Tarea asignada >> Edita el texto seleccionado: vuelve a escribir el fragmento que comienza con las palabras que contienen "En México, sobre" y termina con "respaldo político presidencial.", poniendo "lealtad" en lugar de "patriotismo".

Texto seleccionado >>
EL PESO DEL DINERO
DESCONTENTO CON LA DEMOCRACIA (4), Manuel Aguilera Gómez
¿Cuáles son circunstancias y condiciones para ejercer el gobierno? Sin duda, son muy útiles las revelaciones de Miguel Alemán Velazco, –hijo de un presidente–acerca de las realidades y preocupaciones que rodean al gobernante en turno. En este renglón, el presidente debe tener una cualidad ineluctable: ser un conocedor de hombres y aprender a leer en los ojos las intenciones de las personas. Estas aptitudes no se aprenden en las universidades extranjeras, sino en el contacto permanente con la gente.
Sin embargo, son poco numerosos los análisis en torno a un tema esencial: la relación entre el Presidente y el Secretario de Hacienda. El primero tiene una vocación natural por ejercer el mayor presupuesto posible destinado, primordialmente, obras públicas. El segundo es el valladar a esta vocación, es el encargado de repetir el estribillo: “No hay dinero para ese proyecto… para atender esa demanda”.
En México, sobre todo a partir de Cárdenas, se estableció una relación estrecha y respetuosa entre ambos personajes. Don Eduardo Suárez, Secretario de Hacienda, con los presidentes Cárdenas y Ávila Camacho fue fiel a sus convicciones de administrador financiero pero al mismo tiempo comprendió y respaldó con patriotismo decisiones tan difíciles como la expropiación de las empresas petroleras y los numerosos conflictos con Estados Unidos y Gran Bretaña. Análoga relación pervivió entre Ramón Beteta y Alemán y entre Carrillo Flores y Ruiz Cortines. Los cuatro secretarios de Hacienda mencionados, en su momento consumaron devaluaciones del peso frente al dólar, con la anuencia y respaldo político presidencial.
La relación López Mateos y Ortiz Mena, merece una consideración especial. Al aceptar el cargo de Secretario de Hacienda, Don Antonio escribió una carta privada para el presidente en la que expresaba su irrevocable rechazo a ser futuro candidato a la presidencia de la República. Lo hizo con el propósito de asegurar que sus decisiones de política monetaria, fiscal y financiera no fueran interpretadas como medidas para hacer méritos con fines electorales. Aspiraba a la libre capacidad de decisión con la previa anuencia presidencial. Pese a ello, había momentos de tensión entre ambos. En esos años asistí a un desayuno privado en la casa de Paco Martínez de la Vega, con la presencia de López Mateos. En la mesa estábamos no más de diez comensales. Recuerdo que en la amena charla, el Presidente deslizó un comentario en torno a un ensayo publicado por José Alvarado, columnista de la Revista Siempre, referido a Ortiz Mena: “A veces Antonio –dijo el Presidente– pareciera olvidar que su enorme poder dimana de la voluntad presidencial”.

Datos proporcionados >>
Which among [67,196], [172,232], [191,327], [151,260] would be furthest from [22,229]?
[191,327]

Respuesta del ejercicio >>
En México, sobre todo a partir de Cárdenas, se estableció una relación estrecha y respetuosa entre ambos personajes. Don Eduardo Suárez, Secretario de Hacienda, con los presidentes Cárdenas y Ávila Camacho fue fiel a sus convicciones de administrador financiero pero al mismo tiempo comprendió y respaldó con lealtad decisiones tan difíciles como la expropiación de las empresas petroleras y los numerosos conflictos con Estados Unidos y Gran Bretaña. Análoga relación pervivió entre Ramón Beteta y Alemán y entre Carrillo Flores y Ruiz Cortines. Los cuatro secretarios de Hacienda mencionados, en su momento consumaron devaluaciones del peso frente al dólar, con la anuencia y respaldo político presidencial.